We think of memory as our own personal history, like a ﬁlm reel of our experiences that we can wind back and examine parts of. But memory is only rarely like that, usually itʼs a network of fragmented past perceptions, brieﬂy drawn to the surface when triggered by reminders. Even when we do experience memories as complete scenes from the past they are not presented as an exact copy of the original experience, but rather as guesses at the past reconstructed from our atomized perceptions.
My piece tries to render a memory as in the understanding described. The television is a window into a cluster of associations. Like a tv thatʼs misbehaving, the picture presents hints into some stream of information which is surely has a story to tell, but not enough to understand it. Fragmented images ﬂash to the foreground sometimes as part of a complete image, sometimes intermixed and sometimes as lone pieces, meaningless without context. The viewer can adjust the antenna to excite behavior in the image, but the system itself determines what is seen, for how vividly and for how long, leaving a viewer unsure if she can ever explore the entire memory space hidden below the surface.

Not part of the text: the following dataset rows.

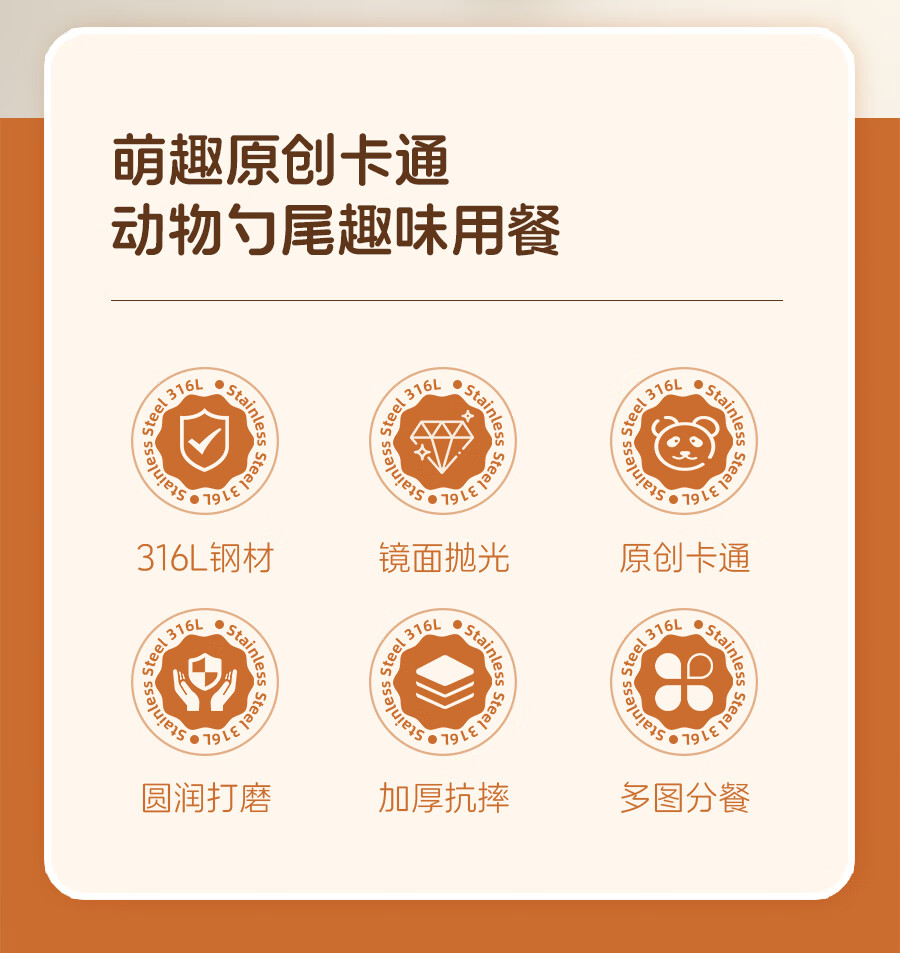 萌趣原创卡通
动物勺尾趣味用餐

Stainless Steel 316L • Stainless Steel 316L •
316L钢材

Stainless Steel 316L • Stainless Steel 316L •
镜面抛光

Stainless Steel 316L • Stainless Steel 316L •
原创卡通

Stainless Steel 316L • Stainless Steel 316L •
圆润打磨

Stainless Steel 316L • Stainless Steel 316L •
加厚抗摔

Stainless Steel 316L • Stainless Steel 316L •
多图分餐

The visual experience of the piece supports the intuition that these fragments are
connected even if it is not obvious how. Images ﬂash into view in waves, one fragment pushing the next into existence, sometimes jumping from one scene to another. Once in view, images hang there, ﬂickering for a few moments before being overtaken by darkness once again. Images and unique combinations are ﬂeeting, and canʼt be returned to in any controlled way. The viewer is looking in on this space, not controlling it. Another element which deﬁnes the visuals is the fact that they are produced by a camera pointed at the display actually generating the images. This also adds a layer of displacement between the images and the viewer.
The viewer hears more static as the piece reverts to blackness, and the instance of silence as images ﬂash to the screen. This magniﬁes the impression that the ﬂashing of an image onto the screen is a moment of clarity punched out of a murky environment. Because of the silence comes on instantly, the speakers clip, giving a pop every time an image appears on screen. Reminiscent of ﬁreworks or thunder as images ripple across the screen in quick succession, this audio cue helps create the impression that these fragments are being activated, or released, much like ﬂeeting recollections which seem to force themselves into our consciousness when the right reminder is present.